#### Brano scelto

L’intervento militare in Mali, cominciato l’11 gennaio 2013, è senza dubbio una delle decisioni più ambivalenti che abbia preso un presidente francese da molto tempo. Da un lato, si presentava come la manifestazione della preoccupazione legittima di vedere l’offensiva dei movimenti che si richiamano all’islam radicale nel nord del Mali, armati da Aqmi(1), prendere il controllo della principale base militare maliana a Sévaré e forse arrivare alla capitale Bamako, con il rischio di un collasso di quello che restava dello stato maliano. Dall’altro, ripeteva errori identici a quelli commessi al momento degli interventi delle potenze occidentali in Iraq, Afghanistan e Somalia. Gli scopi della guerra erano fluttuanti, mentre le dichiarazioni di vittoria erano rimesse continuamente in causa: la guerra, dicevano gli ufficiali francesi, era finita, mentre tutti sapevano che era a mala pena cominciata e che era proprio la preoccupazione di una lunga guerra che spingeva molti stati vicini al Mali a procrastinare un loro intervento.
L’assenza di una strategia politica chiara da parte di Parigi si esplicitava anzitutto nella cacofonia delle dichiarazioni ufficiali e si esprimeva, soprattutto e costantemente, nella difficoltà di articolare una campagna militare riuscita nei primi mesi con una riforma dello stato maliano che una gran parte della popolazione continua a stimare necessaria all’indomani della crisi.
Per Parigi, infatti, restava irrisolta una questione duplice: fino a che punto l’indebolimento (o lo sradicamento, éradication, come diceva il presidente francese) dei gruppi terroristici costituisce la componente maggiore di una riforma virtuosa dello stato maliano e in che modo una trasformazione sistemica della politica maliana può permettere di presidiare il Nord del paese e privare di spazi politici i gruppi che premono per un islam radicale?

########
#### Estratto dati

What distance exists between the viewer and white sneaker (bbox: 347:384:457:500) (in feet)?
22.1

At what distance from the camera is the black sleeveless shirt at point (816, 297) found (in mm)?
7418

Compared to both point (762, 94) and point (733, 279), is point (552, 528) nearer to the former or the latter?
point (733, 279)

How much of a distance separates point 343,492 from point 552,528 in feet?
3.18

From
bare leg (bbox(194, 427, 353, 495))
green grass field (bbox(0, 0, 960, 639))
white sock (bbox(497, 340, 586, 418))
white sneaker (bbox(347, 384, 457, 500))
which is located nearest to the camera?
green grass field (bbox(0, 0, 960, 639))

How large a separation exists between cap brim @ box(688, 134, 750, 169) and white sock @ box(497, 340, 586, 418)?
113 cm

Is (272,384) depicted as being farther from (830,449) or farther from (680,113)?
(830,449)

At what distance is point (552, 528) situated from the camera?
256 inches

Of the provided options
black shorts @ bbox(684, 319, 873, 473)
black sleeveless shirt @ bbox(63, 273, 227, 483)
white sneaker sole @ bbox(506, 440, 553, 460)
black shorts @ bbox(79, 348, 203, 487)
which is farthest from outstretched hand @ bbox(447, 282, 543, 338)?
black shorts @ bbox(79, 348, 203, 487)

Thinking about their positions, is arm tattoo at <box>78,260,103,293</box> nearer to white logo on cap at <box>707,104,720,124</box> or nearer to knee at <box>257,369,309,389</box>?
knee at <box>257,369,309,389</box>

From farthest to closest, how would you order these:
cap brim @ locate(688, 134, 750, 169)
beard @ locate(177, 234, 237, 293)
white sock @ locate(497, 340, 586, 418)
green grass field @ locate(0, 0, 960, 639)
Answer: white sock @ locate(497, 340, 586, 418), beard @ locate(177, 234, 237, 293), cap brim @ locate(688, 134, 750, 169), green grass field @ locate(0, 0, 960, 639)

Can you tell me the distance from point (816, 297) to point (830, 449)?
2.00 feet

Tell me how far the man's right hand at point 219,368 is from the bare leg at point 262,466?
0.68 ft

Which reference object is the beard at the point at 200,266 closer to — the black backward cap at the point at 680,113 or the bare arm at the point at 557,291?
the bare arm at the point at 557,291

########

Riprendi il brano sull'intervento militare francese in Mali e scrivine il seguito, partendo subito dopo l'ultima frase.

La risposta>
Le risposte a queste domande sono essenziali, ma al momento, ovviamente, mancano. Non sono risposte semplici per molte e importanti ragioni. Nessuno oggi dubita che questa crisi sia quanto meno regionale e che ciascuno degli stati della regione dovrà confrontarsi con dinamiche che non sono radicate negli spazi nazionali, ma che, spesso, dipendono a loro volta da dinamiche nazionali e transnazionali. Il ruolo dell’islam nella vita pubblica, la repressione dei movimenti religiosi, che non sono tutti violenti all’origine, il vigore del salafismo e il romanticismo della rivolta violenta sono schemi che possono fare sistema in queste società. Il caso di Boko Haram in Nigeria è la dimostrazione di una radicalizzazione prodotta più dal concatenarsi di diversi avvenimenti che da un progetto politico iscritto in partenza nella violenza. È stato spesso affermato che le maggiori cause di reclutamento di Boko Haram nel 2010 sono state le violenze mai condannate degli apparati di stato e la deliquescenza economica provocata da decenni di politiche liberali.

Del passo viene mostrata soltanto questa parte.